Nichiren・Ikeda

Search & Study

日蓮大聖人・池田大作

検索 & 研究 ver.9

創価中学・高等学校第22回栄光祭 深き伝統こそ”魂”の遺産

1989.7.16 教育指針 創価学園(2)(池田大作全集第57巻)

前後
8  強き心、優しき心の人に
 ここで、何点か諸君にお願いしておきたい。
 その一つは、どうか、お父さん、お母さんを大切にしていただきたいということである。
 それは両親のためであることはもちろんであるが、しかし、親の心というものはもっと深い。親が子どもの「親孝行」を喜ぶのは、決して自分のためではない。親は、子どもが孝行してくれようとも、またそうでなくとも、子どもを思う心には変わりはないものである。
 ただ、わが子が「親孝行」のできる子どもであれば、将来も心配はない。

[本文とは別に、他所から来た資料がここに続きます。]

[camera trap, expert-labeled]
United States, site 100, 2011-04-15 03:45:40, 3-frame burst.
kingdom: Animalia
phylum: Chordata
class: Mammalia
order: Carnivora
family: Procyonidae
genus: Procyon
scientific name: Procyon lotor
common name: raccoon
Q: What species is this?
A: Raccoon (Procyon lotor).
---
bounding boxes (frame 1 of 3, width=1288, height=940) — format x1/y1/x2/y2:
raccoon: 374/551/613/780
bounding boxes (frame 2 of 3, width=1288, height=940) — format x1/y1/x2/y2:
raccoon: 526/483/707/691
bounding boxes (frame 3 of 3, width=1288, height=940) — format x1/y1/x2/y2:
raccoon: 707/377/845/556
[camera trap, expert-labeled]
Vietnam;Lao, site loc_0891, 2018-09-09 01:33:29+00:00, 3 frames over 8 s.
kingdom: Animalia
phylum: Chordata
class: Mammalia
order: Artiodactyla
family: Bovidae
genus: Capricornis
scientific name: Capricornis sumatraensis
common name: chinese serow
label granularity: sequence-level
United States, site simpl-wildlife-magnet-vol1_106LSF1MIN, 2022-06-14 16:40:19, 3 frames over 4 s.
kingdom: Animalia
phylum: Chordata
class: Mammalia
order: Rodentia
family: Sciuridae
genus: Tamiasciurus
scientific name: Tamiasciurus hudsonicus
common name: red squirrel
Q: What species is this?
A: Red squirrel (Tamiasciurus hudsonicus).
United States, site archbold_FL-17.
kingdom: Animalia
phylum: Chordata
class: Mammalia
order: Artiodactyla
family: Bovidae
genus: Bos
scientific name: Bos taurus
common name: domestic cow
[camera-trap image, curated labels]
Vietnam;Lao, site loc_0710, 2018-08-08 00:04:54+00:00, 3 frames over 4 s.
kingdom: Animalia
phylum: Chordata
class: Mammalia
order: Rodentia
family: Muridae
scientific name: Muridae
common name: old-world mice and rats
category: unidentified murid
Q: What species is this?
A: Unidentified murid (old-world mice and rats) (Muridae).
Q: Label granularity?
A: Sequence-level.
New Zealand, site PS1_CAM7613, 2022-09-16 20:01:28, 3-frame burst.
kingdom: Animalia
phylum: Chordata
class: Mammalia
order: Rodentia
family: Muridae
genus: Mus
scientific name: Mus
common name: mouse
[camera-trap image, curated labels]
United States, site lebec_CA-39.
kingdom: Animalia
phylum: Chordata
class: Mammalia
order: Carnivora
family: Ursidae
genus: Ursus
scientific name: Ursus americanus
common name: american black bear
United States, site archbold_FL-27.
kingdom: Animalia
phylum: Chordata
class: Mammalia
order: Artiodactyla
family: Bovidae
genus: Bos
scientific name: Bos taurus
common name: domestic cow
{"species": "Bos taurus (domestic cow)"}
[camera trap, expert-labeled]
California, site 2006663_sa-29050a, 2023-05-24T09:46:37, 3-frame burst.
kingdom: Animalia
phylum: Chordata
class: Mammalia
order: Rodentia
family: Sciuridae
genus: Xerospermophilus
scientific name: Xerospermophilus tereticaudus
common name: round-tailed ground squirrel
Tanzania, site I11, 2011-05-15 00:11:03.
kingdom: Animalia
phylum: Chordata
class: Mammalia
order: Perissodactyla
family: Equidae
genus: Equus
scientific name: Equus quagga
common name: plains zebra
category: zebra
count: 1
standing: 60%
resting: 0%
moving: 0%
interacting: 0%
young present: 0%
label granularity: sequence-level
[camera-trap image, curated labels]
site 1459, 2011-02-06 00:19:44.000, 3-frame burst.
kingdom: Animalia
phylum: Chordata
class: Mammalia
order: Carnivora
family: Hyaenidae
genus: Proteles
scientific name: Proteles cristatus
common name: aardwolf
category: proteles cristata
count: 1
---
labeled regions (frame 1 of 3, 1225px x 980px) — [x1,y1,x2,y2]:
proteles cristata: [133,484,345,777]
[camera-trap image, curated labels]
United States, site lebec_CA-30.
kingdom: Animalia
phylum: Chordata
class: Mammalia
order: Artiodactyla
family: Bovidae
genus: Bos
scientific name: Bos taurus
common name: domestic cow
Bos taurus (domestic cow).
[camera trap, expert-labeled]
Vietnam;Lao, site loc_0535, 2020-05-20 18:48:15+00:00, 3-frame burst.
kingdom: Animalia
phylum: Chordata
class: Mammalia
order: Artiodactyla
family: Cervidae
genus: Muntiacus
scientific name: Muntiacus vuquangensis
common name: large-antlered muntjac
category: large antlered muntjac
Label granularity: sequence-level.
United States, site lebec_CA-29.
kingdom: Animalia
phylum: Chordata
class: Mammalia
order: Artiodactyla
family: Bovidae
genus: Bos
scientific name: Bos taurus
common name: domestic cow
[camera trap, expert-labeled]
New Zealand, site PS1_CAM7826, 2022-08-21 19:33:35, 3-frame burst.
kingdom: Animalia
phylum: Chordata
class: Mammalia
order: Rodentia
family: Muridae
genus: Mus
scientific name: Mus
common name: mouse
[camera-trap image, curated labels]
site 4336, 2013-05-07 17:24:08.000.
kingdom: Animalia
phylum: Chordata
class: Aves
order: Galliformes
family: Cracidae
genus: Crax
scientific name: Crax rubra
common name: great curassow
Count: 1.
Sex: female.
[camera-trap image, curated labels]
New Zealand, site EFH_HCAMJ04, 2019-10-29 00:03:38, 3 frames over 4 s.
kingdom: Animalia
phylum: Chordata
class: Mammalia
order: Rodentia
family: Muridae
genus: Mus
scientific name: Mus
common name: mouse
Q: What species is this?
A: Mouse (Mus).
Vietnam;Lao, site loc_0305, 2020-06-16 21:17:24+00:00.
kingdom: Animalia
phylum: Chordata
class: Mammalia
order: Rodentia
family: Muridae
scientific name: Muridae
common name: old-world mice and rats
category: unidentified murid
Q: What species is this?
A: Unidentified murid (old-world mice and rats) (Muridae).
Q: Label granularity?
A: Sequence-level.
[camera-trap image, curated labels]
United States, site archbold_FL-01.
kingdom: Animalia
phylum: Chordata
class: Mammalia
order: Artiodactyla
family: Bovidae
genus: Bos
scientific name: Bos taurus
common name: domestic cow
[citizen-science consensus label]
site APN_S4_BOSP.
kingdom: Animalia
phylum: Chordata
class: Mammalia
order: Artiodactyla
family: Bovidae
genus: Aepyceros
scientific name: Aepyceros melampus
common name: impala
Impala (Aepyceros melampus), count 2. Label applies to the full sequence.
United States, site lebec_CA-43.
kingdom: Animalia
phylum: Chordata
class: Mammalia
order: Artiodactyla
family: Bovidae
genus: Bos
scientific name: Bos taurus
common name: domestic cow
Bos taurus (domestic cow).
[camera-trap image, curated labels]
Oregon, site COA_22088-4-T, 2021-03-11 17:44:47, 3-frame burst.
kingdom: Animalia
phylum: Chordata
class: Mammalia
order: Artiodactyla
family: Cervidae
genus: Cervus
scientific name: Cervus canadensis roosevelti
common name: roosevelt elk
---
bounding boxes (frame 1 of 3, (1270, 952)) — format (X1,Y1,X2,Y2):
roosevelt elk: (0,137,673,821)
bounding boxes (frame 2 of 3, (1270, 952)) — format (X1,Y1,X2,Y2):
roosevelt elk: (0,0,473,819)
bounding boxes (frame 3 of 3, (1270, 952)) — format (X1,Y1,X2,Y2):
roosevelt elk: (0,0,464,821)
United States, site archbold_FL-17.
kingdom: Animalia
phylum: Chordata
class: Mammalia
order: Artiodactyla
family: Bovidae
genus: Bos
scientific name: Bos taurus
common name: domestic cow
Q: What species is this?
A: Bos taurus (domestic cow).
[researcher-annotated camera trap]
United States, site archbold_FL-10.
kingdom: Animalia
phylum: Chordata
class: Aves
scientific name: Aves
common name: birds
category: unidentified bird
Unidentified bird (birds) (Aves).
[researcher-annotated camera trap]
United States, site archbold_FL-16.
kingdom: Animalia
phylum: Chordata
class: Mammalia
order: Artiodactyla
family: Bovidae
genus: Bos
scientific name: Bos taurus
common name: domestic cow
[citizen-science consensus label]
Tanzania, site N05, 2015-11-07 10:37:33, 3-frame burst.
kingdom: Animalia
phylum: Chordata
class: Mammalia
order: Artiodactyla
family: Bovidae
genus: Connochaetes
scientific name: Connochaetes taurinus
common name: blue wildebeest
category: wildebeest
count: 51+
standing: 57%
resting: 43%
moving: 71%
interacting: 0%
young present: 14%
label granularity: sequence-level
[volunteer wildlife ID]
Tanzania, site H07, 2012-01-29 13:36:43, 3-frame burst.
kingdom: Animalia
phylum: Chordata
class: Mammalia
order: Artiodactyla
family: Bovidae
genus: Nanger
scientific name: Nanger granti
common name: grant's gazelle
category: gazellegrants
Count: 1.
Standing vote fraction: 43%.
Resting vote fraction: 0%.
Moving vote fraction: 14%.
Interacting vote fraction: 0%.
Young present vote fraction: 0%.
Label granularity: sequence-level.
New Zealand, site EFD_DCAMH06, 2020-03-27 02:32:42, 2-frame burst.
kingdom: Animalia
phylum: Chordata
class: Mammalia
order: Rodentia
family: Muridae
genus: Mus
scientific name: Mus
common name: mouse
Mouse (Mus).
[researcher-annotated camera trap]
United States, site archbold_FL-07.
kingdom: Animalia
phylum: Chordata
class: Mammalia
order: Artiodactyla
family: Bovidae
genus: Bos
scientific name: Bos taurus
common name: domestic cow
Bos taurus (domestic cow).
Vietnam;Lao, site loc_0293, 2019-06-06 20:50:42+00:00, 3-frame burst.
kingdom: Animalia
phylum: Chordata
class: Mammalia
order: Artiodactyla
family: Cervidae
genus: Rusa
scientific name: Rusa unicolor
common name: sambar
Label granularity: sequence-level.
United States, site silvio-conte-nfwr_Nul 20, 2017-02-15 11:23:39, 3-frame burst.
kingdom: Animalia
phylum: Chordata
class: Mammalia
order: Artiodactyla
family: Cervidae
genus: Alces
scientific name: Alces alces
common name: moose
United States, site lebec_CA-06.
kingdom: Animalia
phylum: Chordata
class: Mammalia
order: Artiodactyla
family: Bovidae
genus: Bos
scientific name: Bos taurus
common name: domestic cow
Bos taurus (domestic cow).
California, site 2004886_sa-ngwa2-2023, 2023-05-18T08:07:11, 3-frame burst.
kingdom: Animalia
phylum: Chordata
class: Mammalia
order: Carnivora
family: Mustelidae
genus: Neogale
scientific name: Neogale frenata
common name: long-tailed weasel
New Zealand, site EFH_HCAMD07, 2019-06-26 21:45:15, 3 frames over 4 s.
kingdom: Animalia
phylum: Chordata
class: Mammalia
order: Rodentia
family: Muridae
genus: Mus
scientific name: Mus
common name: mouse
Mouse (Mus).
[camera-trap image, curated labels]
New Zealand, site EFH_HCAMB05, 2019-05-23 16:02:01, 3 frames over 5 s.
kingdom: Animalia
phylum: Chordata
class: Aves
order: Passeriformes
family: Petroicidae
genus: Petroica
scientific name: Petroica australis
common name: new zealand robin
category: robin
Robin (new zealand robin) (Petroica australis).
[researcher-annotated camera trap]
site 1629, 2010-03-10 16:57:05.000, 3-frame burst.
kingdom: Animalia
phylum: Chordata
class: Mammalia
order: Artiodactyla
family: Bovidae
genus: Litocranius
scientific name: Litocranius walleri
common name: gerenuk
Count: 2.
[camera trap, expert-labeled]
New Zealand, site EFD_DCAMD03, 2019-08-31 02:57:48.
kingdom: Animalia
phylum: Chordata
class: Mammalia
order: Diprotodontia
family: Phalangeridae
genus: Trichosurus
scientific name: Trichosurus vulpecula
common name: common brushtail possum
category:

そういう温かい心根があれば、いつになっても、何をやっても、どこへ行っても、立派な人間性をもって進んでいけるであろう。また、どんな苦難があろうとも、その強く優しい心が、一生の幸せを築きゆく原動力となっていくだろう、と親は考えて喜ぶのである。
 どうか、そうした”親の心”のわかる諸君であっていただきたい。親に心配をかけないこと自体が、立派な親孝行である。その人はすでに立派な「大人」、立派な「人間」であるといえる。そして、これが創価学園の人間教育の精神であることを申し上げておきたい。
 もう一点は、現在、多くの学校が不登校(登校拒否)や校内暴力の問題に悩んでいる。教育の最大の課題ともなっている。幸いにもわが創価学園ではこれまで、人間教育のすばらしい伝統を築いてくることができた。暴力を振るうことなど絶対にあってはならない。「暴力」は「人間失格」の行為である。どうかわが学園では、これからも、良き先輩、後輩として、さらにうるわしい友人関係、人間関係の絆を強めていっていただきたい。
 また、不登校については、私もこれまで、教育現場でこの問題に取り組んでこられた方々の体験をうかがい、意見を交換しながら、私なりに掘りさげてきた。そこにはさまざまな事情があり、原因がある。ささいなことから「学校に行きづらい」と思うようになる場合もある。また、何らかの理由で少々、学校を休んだ時に、教師やクラスメートから責められると、気弱になっている心に圧迫を感じて、ますます登校するのが嫌になる場合もあるようだ。
 諸君の周囲にはあまりそのような例はないかもしれないが、友人が何らかの理由で学校を休み、ふたたび登校してきた時には、どうか心温かく迎えてあげていただきたい。人は言葉ひとつで勇気づけられもし、また心を傷つけられることもある。どうかそうした”思いやり”の心を忘れない諸君であっていただきたい。
 最後に、諸君のいちだんの努力と成長と健康、また諸君のご両親のご多幸とご長寿をお祈り申し上げ、わが創価学園の偉大なる発展を願って祝福のスピーチとしたい。